Three summers ago, my family spent a few months in Acapulco working at an orphanage with the MTW Thrive program. My job was to help pastor the interns who had come down to serve, and it was a joy to be with them and the kids at the Casa Hogar.
Several times a week, I’d walk down the hilly road to an Internet Cafe to see what was going on back in my other world, here in Oklahoma and the states (gotta have my facebook). Those crazy Mexican keyboards are just enough different, that it would take more time than it should have and through that process I got to know Berto, the owner of this fine establishment.
1. Berto was kind and knowledgeable. Berto was in his mid-50s I’d guess. He had been a tour guide in Cabo for many years so not only was his English excellent, but he was also extroverted and interested. He’d moved back to Acapulco to take care of his mother and live near his extended family. He’d ask me questions about our time and experience, and then direct me to certain places. He became my go-to guy outside of the orphanage if I was wondering about a place, or a price, or a person, or about safety or just about the area. He knew the orphanage and the people, so we’d chat and I’d learn from him.
2. Berto wasn’t perfect. Next door to the internet cafe was Berto’s mother’s restaurant. She was in her 80s and not doing well, and Berto helped her which meant he really ran the restaurant too. Since most of our meals were provided at the restaurant, it was tougher for us to get to it, but we felt motivated and Berto had become our friend, so all six of us one day had brunch there one day to see what it was all about. Well, Berto…Hm…This wasn’t his best thing. The kids ordered pancakes, and Berto pulled frozen Eggo pancakes out and popped them in the microwave. The syrup had ants in it, and ants were everywhere. It was not our best eating experience, but oh well, it was fine.
3. Berto cared about us. I really think he did. I have two distinct memories of this in how special and extra his care went.
I had started asking him about the BEST regional Mexican dish and he touted pozole, which is a soup made with hominy, and wow it’s good. Twice Berto set up a pozole meal for us. The first time was on the rooftop of a neighbor, and it was a glorious beginning. The second time he wanted to take us to the best pozole place in the city, and we ended up in a maze somewhere deep in downtown Acapulco, and yet again no surprise (unless you consider the Eggo pancakes and ant syrup) it was fabulous. We’re still making pozole and any time we see it on the menu, we’re buying it no questions asked.
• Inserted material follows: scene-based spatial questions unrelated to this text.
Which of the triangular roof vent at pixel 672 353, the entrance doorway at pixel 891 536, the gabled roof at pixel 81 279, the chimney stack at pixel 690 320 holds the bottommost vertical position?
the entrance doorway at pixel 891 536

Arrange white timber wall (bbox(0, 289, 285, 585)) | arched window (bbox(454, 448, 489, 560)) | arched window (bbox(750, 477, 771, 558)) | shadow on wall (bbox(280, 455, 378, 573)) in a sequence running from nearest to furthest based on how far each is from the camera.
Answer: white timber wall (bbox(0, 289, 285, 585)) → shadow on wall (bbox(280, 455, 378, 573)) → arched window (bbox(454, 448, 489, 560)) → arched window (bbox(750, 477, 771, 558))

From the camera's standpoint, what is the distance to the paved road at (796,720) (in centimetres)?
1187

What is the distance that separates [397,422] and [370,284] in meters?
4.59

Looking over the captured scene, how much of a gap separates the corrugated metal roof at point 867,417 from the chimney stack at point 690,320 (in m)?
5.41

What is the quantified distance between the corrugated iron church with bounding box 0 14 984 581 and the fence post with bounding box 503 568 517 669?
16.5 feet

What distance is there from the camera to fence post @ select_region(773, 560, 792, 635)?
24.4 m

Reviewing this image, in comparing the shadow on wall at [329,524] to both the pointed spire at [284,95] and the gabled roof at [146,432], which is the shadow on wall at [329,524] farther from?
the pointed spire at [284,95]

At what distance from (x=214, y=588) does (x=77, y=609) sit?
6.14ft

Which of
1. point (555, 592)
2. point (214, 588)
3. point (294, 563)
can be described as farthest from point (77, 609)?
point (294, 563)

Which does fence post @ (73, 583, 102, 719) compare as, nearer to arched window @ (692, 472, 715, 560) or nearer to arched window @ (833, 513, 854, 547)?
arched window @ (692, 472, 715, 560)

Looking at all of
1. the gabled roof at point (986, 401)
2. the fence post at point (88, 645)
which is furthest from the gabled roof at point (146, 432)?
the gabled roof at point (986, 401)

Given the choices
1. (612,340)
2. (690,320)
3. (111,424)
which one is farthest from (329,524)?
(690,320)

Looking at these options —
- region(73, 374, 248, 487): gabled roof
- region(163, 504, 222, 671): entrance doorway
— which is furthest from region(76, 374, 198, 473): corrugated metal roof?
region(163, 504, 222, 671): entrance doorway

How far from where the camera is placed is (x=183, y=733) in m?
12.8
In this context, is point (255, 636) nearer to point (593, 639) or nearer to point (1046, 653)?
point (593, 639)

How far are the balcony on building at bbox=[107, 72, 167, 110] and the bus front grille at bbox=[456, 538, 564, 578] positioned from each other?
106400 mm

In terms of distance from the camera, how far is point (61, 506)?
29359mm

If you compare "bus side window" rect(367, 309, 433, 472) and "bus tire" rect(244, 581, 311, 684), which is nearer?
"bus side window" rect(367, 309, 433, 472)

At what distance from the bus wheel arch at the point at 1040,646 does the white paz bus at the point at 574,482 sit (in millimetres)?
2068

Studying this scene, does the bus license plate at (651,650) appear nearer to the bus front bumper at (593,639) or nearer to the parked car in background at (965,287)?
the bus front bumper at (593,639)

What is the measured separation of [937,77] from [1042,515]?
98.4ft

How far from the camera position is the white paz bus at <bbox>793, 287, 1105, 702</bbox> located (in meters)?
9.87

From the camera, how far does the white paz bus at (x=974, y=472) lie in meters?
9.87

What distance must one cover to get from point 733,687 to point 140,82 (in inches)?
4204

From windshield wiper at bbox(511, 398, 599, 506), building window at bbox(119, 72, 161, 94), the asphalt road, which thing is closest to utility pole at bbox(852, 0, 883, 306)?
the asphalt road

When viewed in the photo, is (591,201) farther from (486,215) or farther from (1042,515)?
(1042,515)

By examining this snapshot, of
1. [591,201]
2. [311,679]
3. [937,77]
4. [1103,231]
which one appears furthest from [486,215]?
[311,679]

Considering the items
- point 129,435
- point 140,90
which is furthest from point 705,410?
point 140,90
It was at that last pozole dinner that I started asking Berto about Yoli. My kids were gaga over Yoli, a regional soft drink, light in color similar to maybe a Mello Yello or something like that. I was thinking that I’d get my kids each a Yoli tshirt, and they’d like that instead of a more touristy item to take home. But I never saw anything that had any Yoli brand on it ever. I asked Berto where I could find Yoli tshirts so I could get some.
On our last day in town, Berto stopped by the orphanage and asked me to come to the car. He had six Yoli tshirts. But he hadn’t been able to find any to buy. So he’d had them made at a print shop. These were the only six Yoli tshirts in existence that he knew of and I had them for my kids. I hadn’t asked him to do that, and I hadn’t expected him to do that. I’m not sure why he did that. I may never see Berto again, but this man loved me, my kids, his city, and that made a huge impression on me.